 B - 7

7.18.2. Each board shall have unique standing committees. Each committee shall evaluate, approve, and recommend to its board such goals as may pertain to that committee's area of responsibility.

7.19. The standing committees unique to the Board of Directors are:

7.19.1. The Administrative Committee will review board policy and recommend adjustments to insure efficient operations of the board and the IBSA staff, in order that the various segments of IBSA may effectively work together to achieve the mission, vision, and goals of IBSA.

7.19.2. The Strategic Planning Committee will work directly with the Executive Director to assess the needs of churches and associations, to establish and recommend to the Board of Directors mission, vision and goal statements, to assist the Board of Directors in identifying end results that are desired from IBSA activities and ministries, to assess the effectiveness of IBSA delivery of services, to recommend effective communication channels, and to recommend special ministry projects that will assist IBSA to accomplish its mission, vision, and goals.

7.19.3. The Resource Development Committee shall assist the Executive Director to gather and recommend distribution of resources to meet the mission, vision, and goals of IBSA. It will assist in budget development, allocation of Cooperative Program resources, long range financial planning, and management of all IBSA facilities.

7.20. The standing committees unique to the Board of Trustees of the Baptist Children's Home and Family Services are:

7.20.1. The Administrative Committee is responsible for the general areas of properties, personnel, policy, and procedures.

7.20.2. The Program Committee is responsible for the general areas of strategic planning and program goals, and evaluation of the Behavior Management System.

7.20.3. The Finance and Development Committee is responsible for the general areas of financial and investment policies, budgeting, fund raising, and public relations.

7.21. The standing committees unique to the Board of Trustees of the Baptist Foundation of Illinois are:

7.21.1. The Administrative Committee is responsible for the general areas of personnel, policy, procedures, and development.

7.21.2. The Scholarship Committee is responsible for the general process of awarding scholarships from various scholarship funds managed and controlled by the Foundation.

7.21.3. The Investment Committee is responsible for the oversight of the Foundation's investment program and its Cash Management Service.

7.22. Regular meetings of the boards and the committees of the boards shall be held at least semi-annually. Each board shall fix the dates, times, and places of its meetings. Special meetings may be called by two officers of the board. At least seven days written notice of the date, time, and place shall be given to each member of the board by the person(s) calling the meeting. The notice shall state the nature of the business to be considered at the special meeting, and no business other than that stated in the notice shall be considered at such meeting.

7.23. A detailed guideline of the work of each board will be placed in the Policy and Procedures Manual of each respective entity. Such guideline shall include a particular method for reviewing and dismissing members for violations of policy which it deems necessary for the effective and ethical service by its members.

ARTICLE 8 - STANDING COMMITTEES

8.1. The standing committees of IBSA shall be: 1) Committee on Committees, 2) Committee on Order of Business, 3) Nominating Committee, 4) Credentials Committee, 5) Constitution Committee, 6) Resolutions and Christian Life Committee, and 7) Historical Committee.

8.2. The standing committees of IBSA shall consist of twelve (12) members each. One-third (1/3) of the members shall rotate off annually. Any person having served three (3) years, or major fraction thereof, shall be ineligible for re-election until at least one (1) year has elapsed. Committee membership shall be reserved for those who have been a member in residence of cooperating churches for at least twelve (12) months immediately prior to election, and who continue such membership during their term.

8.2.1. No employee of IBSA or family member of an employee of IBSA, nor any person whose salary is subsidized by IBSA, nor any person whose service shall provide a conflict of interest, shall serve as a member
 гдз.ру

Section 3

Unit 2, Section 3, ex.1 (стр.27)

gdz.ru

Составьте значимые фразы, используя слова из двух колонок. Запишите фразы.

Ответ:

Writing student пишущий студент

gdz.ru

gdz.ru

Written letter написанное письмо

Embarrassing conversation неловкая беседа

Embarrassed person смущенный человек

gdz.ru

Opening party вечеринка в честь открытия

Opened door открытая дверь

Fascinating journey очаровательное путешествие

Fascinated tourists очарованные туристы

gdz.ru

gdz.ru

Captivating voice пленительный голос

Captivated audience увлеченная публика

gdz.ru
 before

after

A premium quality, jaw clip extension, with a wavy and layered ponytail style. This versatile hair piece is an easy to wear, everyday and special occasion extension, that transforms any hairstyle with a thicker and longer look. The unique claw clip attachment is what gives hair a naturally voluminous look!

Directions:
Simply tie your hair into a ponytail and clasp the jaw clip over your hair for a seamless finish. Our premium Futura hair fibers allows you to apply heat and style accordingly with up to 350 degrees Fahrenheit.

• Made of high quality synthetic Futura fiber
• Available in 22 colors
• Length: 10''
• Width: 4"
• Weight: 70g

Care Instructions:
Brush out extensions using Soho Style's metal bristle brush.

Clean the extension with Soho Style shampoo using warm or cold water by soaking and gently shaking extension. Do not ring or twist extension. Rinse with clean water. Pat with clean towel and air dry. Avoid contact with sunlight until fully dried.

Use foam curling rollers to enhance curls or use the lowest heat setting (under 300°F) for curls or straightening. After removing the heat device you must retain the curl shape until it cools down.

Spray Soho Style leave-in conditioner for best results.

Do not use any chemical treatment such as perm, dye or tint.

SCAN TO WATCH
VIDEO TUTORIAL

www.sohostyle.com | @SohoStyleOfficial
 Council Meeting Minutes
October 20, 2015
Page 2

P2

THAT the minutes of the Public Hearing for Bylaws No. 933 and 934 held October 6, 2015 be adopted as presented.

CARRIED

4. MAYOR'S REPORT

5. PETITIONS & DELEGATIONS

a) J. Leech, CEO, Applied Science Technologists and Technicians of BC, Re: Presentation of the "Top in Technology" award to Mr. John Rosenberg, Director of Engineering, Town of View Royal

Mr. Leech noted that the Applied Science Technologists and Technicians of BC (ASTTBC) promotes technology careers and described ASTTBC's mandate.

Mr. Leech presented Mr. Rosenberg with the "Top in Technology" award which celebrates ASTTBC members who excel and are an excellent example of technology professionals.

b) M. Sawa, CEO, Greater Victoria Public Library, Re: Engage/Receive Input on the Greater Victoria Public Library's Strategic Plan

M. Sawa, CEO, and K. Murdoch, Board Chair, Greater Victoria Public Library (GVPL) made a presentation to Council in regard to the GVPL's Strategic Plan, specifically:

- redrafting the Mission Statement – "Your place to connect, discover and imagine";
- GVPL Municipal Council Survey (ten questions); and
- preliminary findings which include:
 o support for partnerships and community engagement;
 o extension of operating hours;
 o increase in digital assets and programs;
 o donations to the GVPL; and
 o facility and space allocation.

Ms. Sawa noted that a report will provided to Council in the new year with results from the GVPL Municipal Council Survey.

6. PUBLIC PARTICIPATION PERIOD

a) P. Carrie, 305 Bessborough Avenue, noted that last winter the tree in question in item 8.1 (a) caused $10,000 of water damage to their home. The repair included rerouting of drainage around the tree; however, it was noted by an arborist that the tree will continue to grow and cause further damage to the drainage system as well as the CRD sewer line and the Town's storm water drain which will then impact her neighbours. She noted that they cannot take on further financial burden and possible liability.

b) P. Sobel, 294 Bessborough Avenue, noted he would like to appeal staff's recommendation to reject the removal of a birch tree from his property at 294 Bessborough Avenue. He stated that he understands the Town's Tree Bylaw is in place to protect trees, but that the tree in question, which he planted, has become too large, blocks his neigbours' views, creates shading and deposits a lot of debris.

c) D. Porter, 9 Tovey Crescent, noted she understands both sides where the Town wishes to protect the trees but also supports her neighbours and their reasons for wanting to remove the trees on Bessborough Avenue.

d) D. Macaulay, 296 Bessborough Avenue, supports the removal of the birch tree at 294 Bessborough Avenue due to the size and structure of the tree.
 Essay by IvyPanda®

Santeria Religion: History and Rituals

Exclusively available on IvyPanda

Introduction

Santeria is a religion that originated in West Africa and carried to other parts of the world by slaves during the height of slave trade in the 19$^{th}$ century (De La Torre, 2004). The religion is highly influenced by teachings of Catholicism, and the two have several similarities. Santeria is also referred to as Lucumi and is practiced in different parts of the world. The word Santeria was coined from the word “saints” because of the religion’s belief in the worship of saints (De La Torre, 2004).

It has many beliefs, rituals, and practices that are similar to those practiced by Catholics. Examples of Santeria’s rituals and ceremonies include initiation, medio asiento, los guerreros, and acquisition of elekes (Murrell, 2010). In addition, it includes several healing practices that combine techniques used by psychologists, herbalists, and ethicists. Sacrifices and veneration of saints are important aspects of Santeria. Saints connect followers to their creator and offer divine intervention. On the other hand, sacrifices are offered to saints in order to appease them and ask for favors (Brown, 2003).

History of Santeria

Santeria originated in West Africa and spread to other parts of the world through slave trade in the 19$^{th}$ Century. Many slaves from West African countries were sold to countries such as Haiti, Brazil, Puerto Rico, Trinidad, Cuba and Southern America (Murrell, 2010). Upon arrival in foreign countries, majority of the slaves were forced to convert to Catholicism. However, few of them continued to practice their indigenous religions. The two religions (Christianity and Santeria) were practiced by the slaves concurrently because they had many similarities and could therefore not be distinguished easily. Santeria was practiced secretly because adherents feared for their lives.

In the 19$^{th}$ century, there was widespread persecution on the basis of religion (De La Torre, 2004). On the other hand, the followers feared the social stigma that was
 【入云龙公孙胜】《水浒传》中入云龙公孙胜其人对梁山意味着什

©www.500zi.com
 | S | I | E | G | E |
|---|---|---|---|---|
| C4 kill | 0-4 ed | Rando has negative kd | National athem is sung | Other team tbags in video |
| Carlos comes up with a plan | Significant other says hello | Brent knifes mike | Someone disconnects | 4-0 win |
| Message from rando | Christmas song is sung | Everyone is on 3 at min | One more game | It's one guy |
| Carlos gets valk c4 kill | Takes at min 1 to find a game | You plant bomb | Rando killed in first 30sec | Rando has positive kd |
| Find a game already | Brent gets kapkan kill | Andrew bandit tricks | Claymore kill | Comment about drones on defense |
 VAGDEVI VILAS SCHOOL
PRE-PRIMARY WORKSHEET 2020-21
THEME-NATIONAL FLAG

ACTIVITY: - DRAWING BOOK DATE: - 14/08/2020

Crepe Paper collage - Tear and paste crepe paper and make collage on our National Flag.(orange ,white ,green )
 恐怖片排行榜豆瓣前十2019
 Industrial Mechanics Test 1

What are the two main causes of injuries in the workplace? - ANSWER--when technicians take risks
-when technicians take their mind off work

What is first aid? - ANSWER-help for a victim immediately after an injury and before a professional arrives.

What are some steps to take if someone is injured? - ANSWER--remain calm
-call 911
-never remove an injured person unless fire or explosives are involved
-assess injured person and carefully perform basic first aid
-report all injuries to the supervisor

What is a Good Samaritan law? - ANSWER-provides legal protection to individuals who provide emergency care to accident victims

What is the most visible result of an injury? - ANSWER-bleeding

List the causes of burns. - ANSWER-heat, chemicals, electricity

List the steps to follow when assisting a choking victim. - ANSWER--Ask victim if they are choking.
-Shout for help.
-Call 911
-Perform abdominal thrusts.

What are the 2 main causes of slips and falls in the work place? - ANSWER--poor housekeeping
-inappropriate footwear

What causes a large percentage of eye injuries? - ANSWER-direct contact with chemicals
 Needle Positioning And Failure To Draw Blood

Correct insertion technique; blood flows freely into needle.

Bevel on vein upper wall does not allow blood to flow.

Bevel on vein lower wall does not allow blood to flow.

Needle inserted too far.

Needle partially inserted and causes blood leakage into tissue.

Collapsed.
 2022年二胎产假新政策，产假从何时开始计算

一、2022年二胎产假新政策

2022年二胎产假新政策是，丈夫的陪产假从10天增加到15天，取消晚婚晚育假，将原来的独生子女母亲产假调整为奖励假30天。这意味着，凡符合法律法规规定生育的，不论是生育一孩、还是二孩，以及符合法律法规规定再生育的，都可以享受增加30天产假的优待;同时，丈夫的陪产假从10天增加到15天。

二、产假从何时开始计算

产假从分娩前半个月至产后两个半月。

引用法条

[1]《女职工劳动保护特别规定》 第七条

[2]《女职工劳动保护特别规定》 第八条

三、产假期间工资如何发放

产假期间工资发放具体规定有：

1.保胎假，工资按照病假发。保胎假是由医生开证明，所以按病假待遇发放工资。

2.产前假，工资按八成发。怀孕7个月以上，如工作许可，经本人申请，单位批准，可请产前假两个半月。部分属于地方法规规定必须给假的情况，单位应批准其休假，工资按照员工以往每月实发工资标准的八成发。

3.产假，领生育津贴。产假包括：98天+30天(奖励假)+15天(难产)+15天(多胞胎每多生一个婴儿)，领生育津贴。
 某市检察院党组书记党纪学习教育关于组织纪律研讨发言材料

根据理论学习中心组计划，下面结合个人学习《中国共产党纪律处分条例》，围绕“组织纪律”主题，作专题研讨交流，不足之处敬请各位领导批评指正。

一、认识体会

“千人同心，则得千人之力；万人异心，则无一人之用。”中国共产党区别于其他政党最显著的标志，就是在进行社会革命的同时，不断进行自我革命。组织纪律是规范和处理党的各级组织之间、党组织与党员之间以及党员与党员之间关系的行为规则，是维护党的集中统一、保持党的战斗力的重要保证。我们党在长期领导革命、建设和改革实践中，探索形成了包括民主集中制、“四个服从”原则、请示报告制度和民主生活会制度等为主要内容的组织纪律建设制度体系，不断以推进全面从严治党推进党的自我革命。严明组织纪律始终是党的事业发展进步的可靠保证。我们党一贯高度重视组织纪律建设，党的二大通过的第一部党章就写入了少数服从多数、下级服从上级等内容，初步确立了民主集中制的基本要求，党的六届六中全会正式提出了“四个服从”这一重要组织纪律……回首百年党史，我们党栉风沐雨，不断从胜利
^^^^^^^^
## Your objective
How many lines in the records above contain the word "help"? Answer with the number alone.

## Solution to this problem
2